# need ideas to lure cattle to use the fly rub I put up



## Cheryl aka JM (Aug 7, 2007)

So I would like to be controlling the flies on the cows~ but only my two petty girls are having any of it. The bull is infested~ bad enough to make me feel really bad every time I see him. His pretty white stripe is black at the top from blood and fly strike. In the beginning of summer I could pour out a bag of all stock feed and spray the cattle with permethrin and water mix using a garden sprayer. Well~ the bull decided the grain wasn't worth the spraying. He stands back and watches me....and the rest of the herd stand back and obviously consider that whatever has the bull afraid is not worth the grain either!!

So a neighbor told me if I got one of them fly rubs the cows would use it.
I bought one last night~ hung it up and treated it with the recommended permethrin mixed with diesel fuel (wow that stinks!) My pet cow did a really impressive limbo to get under the rub without touching it and no one else has even considered trying it. I put the mineral block on the other side of the rub but I just don't think that is going to be enticing enough to convince them to under that rub. What would you suggest as being just entirely to irresistible to a herd of cows suspicious of the new cattle rub?


----------



## SCRancher (Jan 11, 2011)

I put up a rub also - the cows avoided it like the plague - I also was spraying like you were but I finally decided that diesel fuel/permethrin mix every couple of weeks was going to end up being more expensive than fly ear tags.

I put a tag in each of my cattle's ears and bam! no more flys. It has been about 10 weeks and there are finally a few (less than 20ish) fly's on some of the cattle. The flys build an immunity eventually but I'm hoping that what I have will last until cold enough weather comes.

If it comes down to it I'll spray more of the mixture to hold them at bay.

Ear-tags - best thing I have done for it so far.


----------



## Cheryl aka JM (Aug 7, 2007)

yeah, on the two petty cows not a problem. On that bull...problem. I'm not willing to try and peirce his ear! Thats why I bought the rub, but I gotta figure out how to get him to use it. He has NO INTEREST whatsoever in going anywhere I ask him or attempt to lure him to go, and the rest of the cows who used to be bribable now seem to be taking thier cues from that bull.


----------



## topside1 (Sep 23, 2005)

Cheryl, tie it up between an opening that they use daily, such as a gate opening...Top


----------



## Cheryl aka JM (Aug 7, 2007)

that would probably work, but I don't have one. They are in the upper pasture where all the graze is. I could put them in the lower pasture where there is almost nothing to eat and they would most likely be willing to go through the gate to the upper pasture....

but getting them into the lower pasture everyday so I can them let them back into that upper pasture will be a problem.


----------



## Cheryl aka JM (Aug 7, 2007)

DATASET

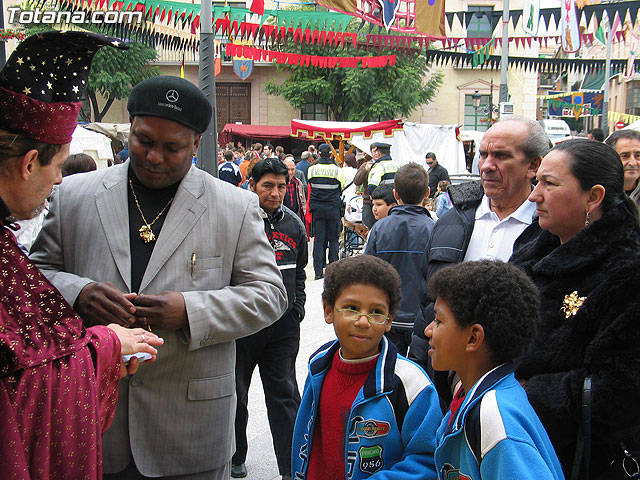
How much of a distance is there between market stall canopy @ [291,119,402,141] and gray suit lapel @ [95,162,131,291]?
* * *
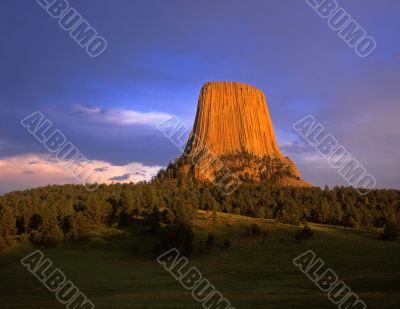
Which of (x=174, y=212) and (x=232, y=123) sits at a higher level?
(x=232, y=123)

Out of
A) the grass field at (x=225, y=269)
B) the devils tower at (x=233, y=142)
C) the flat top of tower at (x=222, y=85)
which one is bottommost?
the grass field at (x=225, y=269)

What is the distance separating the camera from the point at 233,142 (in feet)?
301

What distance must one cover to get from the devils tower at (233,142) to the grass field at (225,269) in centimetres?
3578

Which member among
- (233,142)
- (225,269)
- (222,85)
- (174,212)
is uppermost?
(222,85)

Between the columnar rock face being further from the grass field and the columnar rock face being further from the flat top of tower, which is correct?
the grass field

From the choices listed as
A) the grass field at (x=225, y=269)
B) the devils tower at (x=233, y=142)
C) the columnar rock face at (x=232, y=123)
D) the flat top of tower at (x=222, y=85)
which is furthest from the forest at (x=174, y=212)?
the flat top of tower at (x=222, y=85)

TASKS TO PERFORM
- a) Which lines of the records contain the word "rock"? Collect each of them and copy it out.
- b) Can you carry on the forum thread about getting cattle to use a fly rub, picking up right after its final line?

ANSWERS TO THE EXERCISES
- a)
Between the columnar rock face being further from the grass field and the columnar rock face being further from the flat top of tower, which is correct?
C) the columnar rock face at (x=232, y=123)

- b)
oh, and I've led one cow that will let me through that gate the rub is on 4 or 5 times now and she hasn't touched the rub yet. Amazing how she can limbo! I can hardly get under it without touching it!


----------



## MO_cows (Aug 14, 2010)

Put it somewhere they HAVE to go thru it. Like to get to water. They will learn to accept it and likely even seek it out.


----------



## genebo (Sep 12, 2004)

Also add plenty of the "Face Fiypps". They are stripps of absorbent cloth that hang down. It makes a curtain they can easily pass through.

Stand back and look at the back rub at the height and direction a cow would. See if there are any disruptive things, like bright shiny objects, dark shadows or anything flapping that might spook them.

Adjust the height so they barely go under the ends and have to lift the center to get through.

If all looks good, try busting a square bale of hay near it. Make them want to be there instead of forcing them to be there.

I have one hung between two trees in their favorite loafing area and they just love it. Some will walk back and forth under it like they're scratching their back.


----------



## CarolT (Mar 12, 2009)

Cheryl doesn't have trees in that pasture and it's all one open area. Can't make them go under to get to the pond without fencing. They just aren't interested in grain right now or treats. She has it a good height and everything, just no incentive to go under it  Unless they decide they like it and realize it helps, she's got a problem.


----------



## Slev (Nov 29, 2003)

...a good dog would put those cattle right where you want them. 

...a bad dog, ...your cattle could wind up in the next county.

I'd opt for the good dog, tho the bad dog may not cost as much (up front)...


----------



## Cheryl aka JM (Aug 7, 2007)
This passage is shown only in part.